Grave underdevelopment in the public morality and political theology of contemporary Mormonism holds no water apparently? After extensive research, I still cannot find anything on lds.org about torture. Saints are called upon to proclaim peace frequently in articles about war (a topic closely related to torture), but there is no codified theological teaching when it comes to torture. In another sad incident, I recently read an article that touched on the issue of a young Mormon woman in Iraq who committed suicide because she did not agree with the torture techniques being used. She was told by her superior officers that this war on terror was "different" and that these techniques were necessary. Necessary? Would you lose your humanity to "gain" a sliver of protection? 

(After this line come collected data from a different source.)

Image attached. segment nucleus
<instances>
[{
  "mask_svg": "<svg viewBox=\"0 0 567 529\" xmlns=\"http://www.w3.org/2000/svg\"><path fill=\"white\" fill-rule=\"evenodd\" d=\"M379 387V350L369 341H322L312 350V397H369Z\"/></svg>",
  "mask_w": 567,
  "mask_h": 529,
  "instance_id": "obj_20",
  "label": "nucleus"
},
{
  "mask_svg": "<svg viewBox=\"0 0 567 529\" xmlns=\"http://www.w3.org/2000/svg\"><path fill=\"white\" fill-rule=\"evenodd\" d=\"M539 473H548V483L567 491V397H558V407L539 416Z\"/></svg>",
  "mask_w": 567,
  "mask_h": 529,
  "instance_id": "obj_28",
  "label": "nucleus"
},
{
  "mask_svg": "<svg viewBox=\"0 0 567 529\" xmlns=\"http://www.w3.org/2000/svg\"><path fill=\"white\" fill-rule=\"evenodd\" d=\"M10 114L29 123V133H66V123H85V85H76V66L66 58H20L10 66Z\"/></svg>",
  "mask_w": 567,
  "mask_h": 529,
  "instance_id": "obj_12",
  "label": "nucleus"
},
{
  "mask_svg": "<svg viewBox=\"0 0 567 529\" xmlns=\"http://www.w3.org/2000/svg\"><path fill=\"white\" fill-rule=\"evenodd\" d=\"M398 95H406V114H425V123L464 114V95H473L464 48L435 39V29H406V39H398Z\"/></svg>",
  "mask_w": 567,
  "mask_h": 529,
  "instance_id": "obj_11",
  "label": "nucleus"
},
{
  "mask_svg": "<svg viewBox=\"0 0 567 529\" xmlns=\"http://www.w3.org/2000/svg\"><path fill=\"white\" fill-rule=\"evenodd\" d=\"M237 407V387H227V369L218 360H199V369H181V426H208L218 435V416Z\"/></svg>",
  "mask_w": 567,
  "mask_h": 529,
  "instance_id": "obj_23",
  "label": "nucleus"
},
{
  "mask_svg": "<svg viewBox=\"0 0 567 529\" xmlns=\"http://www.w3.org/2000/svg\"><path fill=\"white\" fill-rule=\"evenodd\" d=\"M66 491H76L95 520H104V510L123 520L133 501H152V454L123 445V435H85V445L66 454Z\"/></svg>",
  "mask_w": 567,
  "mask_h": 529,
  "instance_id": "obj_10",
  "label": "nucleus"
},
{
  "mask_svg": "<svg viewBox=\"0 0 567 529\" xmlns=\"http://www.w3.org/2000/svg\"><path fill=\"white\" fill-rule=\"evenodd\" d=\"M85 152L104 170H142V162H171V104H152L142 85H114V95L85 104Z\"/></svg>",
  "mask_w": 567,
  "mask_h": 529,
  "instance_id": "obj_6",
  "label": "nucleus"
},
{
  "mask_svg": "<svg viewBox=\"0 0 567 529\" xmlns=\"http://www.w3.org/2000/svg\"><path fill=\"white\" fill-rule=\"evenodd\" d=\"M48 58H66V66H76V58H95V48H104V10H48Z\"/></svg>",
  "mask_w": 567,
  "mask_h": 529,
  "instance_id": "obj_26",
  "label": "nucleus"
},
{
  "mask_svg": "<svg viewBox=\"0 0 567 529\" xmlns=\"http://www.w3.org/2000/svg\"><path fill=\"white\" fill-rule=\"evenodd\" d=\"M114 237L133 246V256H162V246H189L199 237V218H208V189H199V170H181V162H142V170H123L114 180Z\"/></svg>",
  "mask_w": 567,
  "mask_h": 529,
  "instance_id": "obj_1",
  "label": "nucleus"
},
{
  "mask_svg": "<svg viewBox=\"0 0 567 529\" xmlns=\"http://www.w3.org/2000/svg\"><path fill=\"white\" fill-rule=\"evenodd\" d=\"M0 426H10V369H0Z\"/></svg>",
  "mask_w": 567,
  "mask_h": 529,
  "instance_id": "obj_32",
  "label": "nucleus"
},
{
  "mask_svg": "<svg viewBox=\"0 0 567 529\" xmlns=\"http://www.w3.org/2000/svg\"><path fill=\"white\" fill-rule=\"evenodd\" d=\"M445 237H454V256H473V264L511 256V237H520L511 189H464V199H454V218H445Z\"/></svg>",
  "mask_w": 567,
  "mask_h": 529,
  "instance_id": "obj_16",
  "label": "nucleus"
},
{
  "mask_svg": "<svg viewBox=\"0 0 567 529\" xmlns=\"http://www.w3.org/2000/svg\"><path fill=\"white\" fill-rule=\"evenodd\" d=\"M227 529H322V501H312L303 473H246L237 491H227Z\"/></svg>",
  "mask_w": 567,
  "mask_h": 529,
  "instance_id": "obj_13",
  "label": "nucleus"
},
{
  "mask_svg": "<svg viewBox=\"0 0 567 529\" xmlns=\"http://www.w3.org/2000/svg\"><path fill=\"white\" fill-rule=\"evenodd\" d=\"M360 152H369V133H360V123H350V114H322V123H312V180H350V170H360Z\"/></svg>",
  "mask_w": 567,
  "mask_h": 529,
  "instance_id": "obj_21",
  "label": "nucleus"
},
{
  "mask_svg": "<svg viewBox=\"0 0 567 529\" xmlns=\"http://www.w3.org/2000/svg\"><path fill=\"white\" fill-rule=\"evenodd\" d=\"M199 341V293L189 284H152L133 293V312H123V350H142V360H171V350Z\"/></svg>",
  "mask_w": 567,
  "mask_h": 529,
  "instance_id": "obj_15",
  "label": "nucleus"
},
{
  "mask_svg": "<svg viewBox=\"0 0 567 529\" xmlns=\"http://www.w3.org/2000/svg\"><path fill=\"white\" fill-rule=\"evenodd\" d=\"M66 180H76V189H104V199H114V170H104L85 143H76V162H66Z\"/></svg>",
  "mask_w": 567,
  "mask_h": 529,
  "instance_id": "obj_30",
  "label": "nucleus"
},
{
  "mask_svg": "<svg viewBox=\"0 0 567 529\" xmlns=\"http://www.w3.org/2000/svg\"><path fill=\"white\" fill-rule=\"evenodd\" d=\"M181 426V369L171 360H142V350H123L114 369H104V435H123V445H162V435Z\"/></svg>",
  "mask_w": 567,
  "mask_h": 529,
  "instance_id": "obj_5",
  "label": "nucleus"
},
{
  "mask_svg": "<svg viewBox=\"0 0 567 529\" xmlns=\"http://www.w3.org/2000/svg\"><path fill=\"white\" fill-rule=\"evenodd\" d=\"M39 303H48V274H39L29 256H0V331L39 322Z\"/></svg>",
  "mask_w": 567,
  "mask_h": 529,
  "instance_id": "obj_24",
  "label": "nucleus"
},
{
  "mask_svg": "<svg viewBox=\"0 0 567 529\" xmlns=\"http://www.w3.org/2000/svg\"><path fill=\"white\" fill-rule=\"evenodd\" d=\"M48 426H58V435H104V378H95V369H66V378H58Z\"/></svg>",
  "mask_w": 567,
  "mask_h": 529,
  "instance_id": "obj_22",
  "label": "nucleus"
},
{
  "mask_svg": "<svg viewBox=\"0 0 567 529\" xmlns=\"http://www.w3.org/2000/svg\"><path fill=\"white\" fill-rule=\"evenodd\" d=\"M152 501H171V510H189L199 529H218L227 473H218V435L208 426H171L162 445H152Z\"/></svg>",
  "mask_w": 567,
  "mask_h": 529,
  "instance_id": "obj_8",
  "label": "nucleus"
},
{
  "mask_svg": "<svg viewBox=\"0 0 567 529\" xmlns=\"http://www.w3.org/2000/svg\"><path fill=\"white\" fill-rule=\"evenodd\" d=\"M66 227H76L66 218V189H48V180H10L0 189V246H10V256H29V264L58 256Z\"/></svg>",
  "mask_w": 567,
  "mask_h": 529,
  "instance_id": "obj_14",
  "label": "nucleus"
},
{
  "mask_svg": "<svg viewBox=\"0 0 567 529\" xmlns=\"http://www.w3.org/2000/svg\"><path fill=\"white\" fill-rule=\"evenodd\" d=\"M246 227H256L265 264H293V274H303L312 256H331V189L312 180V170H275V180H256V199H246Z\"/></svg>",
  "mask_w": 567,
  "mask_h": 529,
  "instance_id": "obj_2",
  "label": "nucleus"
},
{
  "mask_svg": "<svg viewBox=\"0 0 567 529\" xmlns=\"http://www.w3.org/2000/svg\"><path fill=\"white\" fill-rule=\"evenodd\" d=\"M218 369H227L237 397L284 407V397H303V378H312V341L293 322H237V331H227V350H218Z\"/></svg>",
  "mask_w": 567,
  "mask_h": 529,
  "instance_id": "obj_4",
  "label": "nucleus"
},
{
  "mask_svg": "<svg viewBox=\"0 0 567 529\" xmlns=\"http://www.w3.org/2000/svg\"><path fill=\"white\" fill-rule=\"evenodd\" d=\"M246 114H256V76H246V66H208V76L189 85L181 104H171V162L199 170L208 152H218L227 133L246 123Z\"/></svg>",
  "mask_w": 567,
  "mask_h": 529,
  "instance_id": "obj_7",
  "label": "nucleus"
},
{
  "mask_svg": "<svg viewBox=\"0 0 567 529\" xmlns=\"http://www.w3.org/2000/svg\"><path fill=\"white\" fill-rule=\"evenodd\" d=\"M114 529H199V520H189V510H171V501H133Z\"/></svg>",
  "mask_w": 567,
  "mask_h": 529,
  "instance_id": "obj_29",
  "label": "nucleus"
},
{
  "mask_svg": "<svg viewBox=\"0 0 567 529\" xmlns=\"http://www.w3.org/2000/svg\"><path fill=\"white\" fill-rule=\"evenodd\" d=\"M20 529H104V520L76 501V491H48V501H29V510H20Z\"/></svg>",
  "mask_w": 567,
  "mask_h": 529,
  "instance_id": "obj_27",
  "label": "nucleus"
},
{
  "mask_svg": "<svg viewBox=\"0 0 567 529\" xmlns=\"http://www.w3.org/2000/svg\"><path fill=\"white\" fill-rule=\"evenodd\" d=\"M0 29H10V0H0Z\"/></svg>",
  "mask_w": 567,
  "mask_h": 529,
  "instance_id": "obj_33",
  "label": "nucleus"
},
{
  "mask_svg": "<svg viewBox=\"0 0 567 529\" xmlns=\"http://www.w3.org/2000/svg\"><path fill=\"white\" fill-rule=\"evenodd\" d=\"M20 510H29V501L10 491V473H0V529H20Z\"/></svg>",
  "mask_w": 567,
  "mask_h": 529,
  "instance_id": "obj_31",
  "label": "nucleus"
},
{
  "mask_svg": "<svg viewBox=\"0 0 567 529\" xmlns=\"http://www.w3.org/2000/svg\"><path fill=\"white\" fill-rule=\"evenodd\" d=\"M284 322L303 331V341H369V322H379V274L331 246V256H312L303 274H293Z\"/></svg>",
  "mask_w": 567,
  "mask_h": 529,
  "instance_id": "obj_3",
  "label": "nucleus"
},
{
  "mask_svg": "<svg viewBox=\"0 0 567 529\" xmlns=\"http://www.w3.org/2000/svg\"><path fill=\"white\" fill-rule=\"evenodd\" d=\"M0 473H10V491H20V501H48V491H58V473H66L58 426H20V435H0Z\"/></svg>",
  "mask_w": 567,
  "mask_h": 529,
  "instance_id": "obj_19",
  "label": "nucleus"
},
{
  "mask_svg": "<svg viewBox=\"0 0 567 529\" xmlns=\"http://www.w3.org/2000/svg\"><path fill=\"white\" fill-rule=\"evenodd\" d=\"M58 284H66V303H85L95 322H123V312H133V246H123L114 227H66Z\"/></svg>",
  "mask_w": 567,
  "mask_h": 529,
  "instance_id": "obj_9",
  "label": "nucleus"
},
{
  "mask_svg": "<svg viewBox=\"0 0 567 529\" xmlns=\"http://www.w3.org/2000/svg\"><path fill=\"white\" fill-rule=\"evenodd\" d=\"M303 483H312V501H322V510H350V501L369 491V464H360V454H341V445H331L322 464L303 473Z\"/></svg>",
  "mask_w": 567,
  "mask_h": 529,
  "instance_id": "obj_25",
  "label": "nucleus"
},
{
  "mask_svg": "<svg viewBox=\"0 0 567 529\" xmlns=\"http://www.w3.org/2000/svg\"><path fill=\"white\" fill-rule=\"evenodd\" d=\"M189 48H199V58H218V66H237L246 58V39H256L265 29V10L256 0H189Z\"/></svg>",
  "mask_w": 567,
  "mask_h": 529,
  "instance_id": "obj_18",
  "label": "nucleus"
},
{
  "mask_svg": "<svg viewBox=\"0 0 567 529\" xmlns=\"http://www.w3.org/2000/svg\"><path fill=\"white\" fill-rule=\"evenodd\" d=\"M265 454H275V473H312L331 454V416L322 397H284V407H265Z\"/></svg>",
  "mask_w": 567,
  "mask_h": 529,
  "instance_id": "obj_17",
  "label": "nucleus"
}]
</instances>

There is a moral conflict here. It cannot be ignored. What did happen to love your neighbor? Would you want anyone to torture you or your family? What were Christ's teachings about enemies? Surely we must defend ourselves when necessary, but to stoop to the level of the "enemy" makes us no better than they are. Let's remember what Christ said about loving your enemy. 






2 comments:

Carl Watkins said...

Torture means a lot of things to a lot of different people. But what is torture truly? My mom used to tell me it was torture when I turned my stereo up to loud in my bedroom playing my rock music. One thing is for sure, waterboarding comes nowhere close to the torture our POWs experienced at the hands of our enemies - bamboo shoots under fingernails and electricity through genetiles. And one thing we should really consider: How many lives were saved by the information we received from waterboarding? I think what some people say is torture is way over the top.

Seagulljaap said...

Carl

To stoop to the level of the enemy and justify it as being a way to save lives or as our torture being more "humane" than the enemies shows a grave misunderstanding of the teachings of Jesus Christ.